Page excerpt:
I did, however, meet someone and we started to chat on the website.  He really was great – he said all the right things, and truly meant them.  I felt comfortable with him immediately, and I trusted what I felt.  We talked for a few days, then agreed to meet for our first official ‘date.’  No pressure…yeah, right!  He was perfectly charming, our conversation was enchanting, and I didn’t want to go home.  The weather was bad, and he texted just after I got into the car to tell me to let him know I got home alright – how sweet!  I smiled the whole way home, despite the treacherous driving.  We texted for over an hour after I got home – again, very sweet.

Study questions:
- a) In the dating story, how long did the two text after the narrator got home?
- b) Please write the next part of the dating story, picking up after its final sentence.

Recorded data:
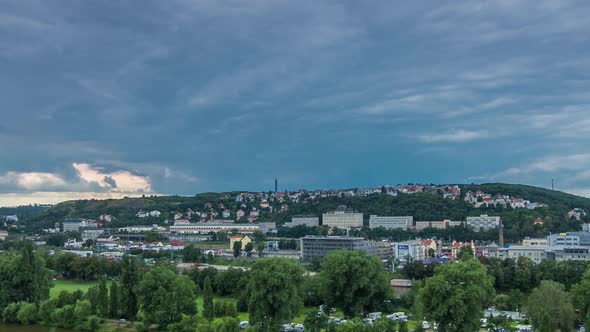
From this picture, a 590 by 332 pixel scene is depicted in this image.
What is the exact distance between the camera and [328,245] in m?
60.2

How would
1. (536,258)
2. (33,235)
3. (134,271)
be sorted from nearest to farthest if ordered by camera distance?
(134,271)
(536,258)
(33,235)

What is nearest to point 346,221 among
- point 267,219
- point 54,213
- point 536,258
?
point 267,219

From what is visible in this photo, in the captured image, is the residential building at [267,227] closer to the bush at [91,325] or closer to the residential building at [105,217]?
the residential building at [105,217]

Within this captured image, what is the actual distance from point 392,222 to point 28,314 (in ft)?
220

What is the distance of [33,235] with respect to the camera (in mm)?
91688

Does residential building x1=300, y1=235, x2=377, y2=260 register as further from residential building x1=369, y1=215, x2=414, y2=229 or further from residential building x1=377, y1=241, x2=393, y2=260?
residential building x1=369, y1=215, x2=414, y2=229

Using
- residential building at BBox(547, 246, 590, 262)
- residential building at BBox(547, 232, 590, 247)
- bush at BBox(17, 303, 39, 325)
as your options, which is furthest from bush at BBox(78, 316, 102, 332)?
residential building at BBox(547, 232, 590, 247)

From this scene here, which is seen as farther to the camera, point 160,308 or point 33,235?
point 33,235

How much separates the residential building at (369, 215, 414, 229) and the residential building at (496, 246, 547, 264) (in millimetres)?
31764

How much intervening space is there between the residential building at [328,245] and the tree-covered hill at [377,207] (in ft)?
61.7

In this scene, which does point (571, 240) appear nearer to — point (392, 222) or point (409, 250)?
point (409, 250)

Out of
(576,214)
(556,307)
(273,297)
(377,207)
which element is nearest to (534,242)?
(576,214)

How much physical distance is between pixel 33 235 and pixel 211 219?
32.5m

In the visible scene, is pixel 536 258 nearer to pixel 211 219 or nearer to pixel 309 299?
pixel 309 299
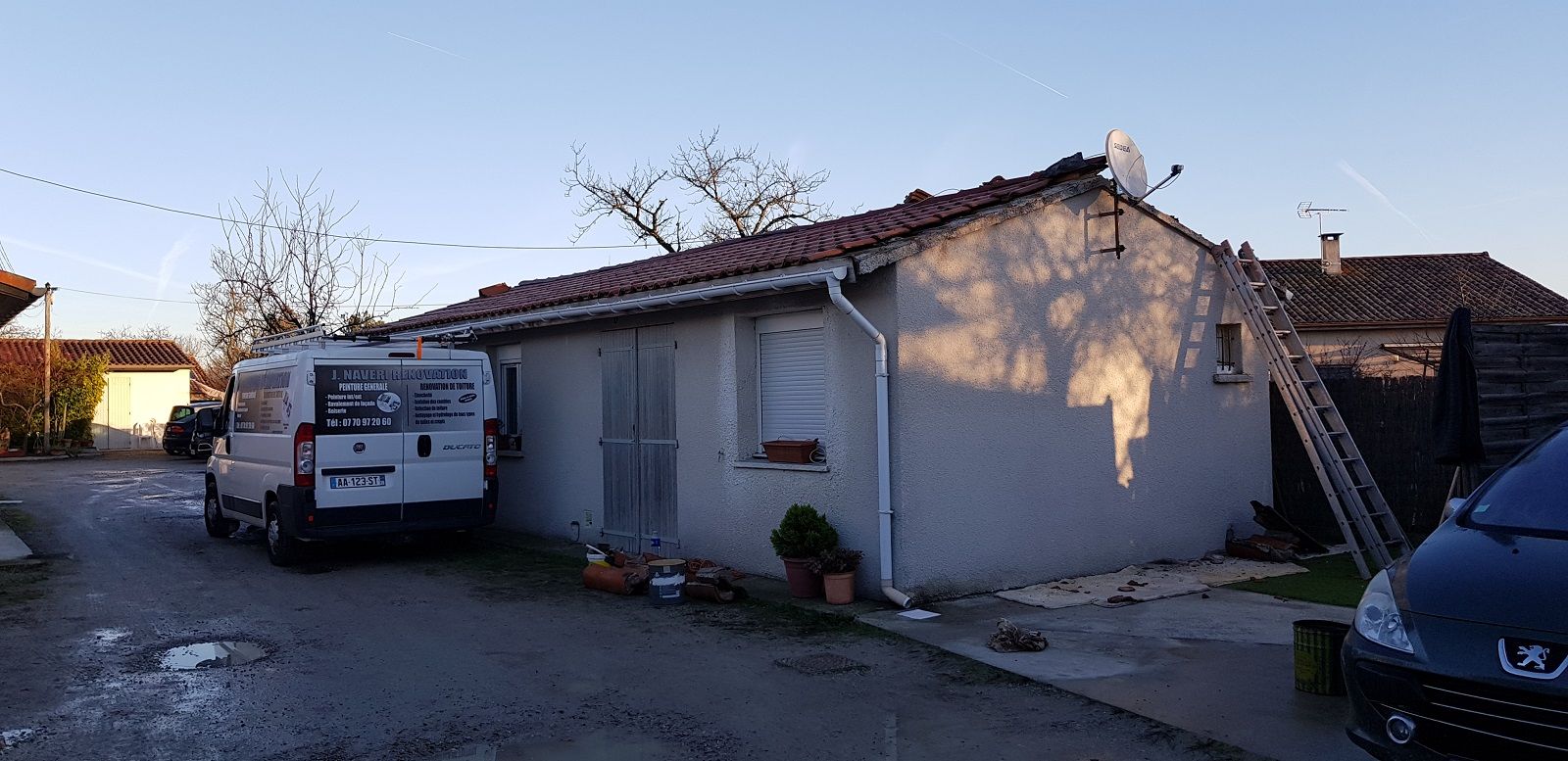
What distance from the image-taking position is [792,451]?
952cm

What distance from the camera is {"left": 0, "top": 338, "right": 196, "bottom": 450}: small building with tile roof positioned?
38812 millimetres

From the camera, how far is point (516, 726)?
19.0ft

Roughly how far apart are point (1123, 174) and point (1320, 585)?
3.93 m

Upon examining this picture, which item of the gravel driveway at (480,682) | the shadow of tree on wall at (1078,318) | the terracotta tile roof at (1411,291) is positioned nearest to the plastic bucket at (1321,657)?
the gravel driveway at (480,682)

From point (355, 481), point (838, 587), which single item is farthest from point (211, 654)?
point (838, 587)

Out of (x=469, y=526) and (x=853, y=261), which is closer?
(x=853, y=261)

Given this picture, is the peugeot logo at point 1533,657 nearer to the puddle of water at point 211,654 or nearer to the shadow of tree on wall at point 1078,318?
the shadow of tree on wall at point 1078,318

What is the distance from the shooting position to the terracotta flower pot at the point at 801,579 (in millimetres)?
8852

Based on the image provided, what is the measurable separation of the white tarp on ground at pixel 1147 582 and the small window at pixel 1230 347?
→ 205 centimetres

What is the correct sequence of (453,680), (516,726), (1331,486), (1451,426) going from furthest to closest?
1. (1331,486)
2. (1451,426)
3. (453,680)
4. (516,726)

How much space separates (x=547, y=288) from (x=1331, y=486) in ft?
34.6

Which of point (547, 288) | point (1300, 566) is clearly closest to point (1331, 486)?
point (1300, 566)

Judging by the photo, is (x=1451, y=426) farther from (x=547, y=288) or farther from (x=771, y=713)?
(x=547, y=288)

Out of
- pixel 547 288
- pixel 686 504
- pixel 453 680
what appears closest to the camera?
pixel 453 680
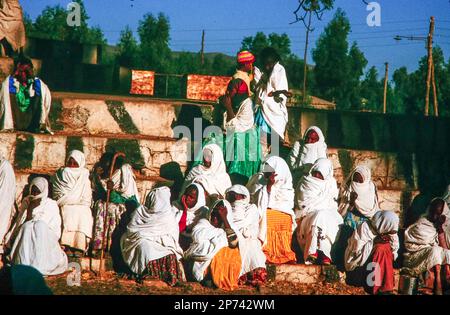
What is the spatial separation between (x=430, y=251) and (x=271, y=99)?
2865mm

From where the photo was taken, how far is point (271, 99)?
36.9 feet

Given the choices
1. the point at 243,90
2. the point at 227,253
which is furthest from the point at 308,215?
the point at 243,90

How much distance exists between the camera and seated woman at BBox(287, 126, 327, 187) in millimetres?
10880

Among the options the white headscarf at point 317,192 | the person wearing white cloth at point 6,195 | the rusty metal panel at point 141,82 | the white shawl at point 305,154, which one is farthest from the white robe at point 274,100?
the rusty metal panel at point 141,82

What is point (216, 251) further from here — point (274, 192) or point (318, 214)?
point (318, 214)

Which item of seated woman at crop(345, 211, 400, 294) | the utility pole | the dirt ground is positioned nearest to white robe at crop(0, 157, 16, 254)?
the dirt ground

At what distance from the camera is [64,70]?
1619cm

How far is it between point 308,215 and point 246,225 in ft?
3.09

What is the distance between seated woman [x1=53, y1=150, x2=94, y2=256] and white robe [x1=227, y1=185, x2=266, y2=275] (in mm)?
1648

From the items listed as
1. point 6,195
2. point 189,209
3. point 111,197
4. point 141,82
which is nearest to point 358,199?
point 189,209

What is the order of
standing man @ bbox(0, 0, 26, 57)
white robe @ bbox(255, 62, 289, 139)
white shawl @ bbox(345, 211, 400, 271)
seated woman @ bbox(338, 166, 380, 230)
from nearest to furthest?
1. white shawl @ bbox(345, 211, 400, 271)
2. seated woman @ bbox(338, 166, 380, 230)
3. white robe @ bbox(255, 62, 289, 139)
4. standing man @ bbox(0, 0, 26, 57)

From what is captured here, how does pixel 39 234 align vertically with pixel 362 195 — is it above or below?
below

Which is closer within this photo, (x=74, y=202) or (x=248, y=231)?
(x=248, y=231)

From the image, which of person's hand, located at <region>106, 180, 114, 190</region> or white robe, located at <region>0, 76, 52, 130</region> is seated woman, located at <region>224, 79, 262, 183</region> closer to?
person's hand, located at <region>106, 180, 114, 190</region>
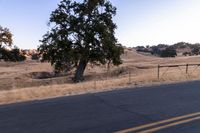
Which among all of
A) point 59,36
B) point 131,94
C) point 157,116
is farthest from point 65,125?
point 59,36

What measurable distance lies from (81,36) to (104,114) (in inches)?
1004

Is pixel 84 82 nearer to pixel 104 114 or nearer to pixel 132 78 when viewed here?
pixel 132 78

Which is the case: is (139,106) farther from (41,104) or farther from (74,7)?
(74,7)

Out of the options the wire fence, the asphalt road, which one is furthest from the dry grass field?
the asphalt road

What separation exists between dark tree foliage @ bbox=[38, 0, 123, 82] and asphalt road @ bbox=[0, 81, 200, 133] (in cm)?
2127

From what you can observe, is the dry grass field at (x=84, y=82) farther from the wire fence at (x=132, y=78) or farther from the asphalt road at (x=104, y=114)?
the asphalt road at (x=104, y=114)

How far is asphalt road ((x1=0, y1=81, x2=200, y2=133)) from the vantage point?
836cm

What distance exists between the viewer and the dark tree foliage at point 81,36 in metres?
34.8

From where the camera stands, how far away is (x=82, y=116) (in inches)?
385

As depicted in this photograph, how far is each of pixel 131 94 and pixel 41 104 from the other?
13.5 feet

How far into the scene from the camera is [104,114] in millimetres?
10086

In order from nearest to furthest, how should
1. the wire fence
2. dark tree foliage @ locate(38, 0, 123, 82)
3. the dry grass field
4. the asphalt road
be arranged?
the asphalt road
the dry grass field
the wire fence
dark tree foliage @ locate(38, 0, 123, 82)

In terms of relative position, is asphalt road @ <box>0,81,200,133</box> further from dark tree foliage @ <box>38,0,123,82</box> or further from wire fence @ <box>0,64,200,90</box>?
dark tree foliage @ <box>38,0,123,82</box>

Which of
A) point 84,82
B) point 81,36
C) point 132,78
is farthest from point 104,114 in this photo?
point 81,36
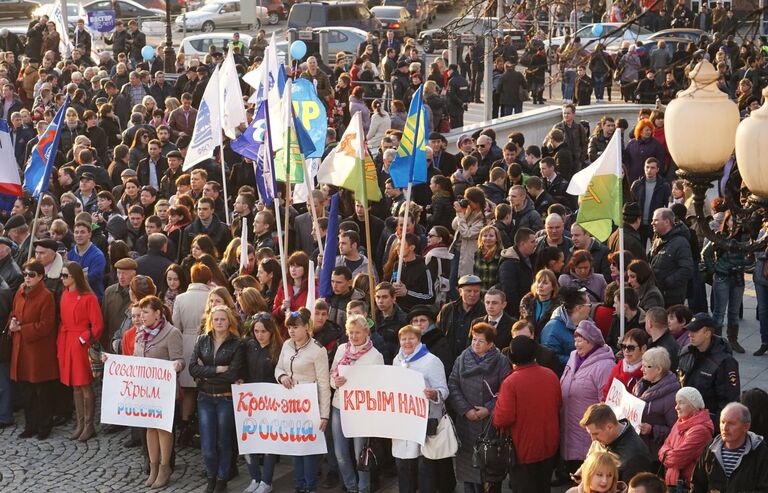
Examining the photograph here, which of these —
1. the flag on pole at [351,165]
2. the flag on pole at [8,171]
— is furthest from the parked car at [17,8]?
the flag on pole at [351,165]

Task-by-task outputs:
- a) For over an hour.

- b)
The next day, though he was busy helping out a friend, we managed to plan catching a movie in the evening.  I was giddy just knowing I would be seeing him again – I felt like I was in Junior High all over again – what would I wear, did my hair look ok, what would we talk about.  Never once did the huge smile leave my face.  We had arrived early which allowed for time for some great conversation.  Just as the lights went down, he reached over for my hand – I thought I was going to melt right there in my seat…so much better than Junior High!  The movie was amazing, and the company even better.

We saw each other two more times that week, and each day the conversations we so sweet and tender – extending into the evenings until we were both too tired to talk any more.  I was being as cautious as necessary, but also feeling so safe and secure – it was unbelievable how well we were getting along.  He met one of my friends and her husband when we went to see a band at a local bar – I was really nervous and acted quite out of character, but he quickly reassured me that everything was alright.  We were enjoying simply spending time together – we didn’t have to be doing anything special – just being.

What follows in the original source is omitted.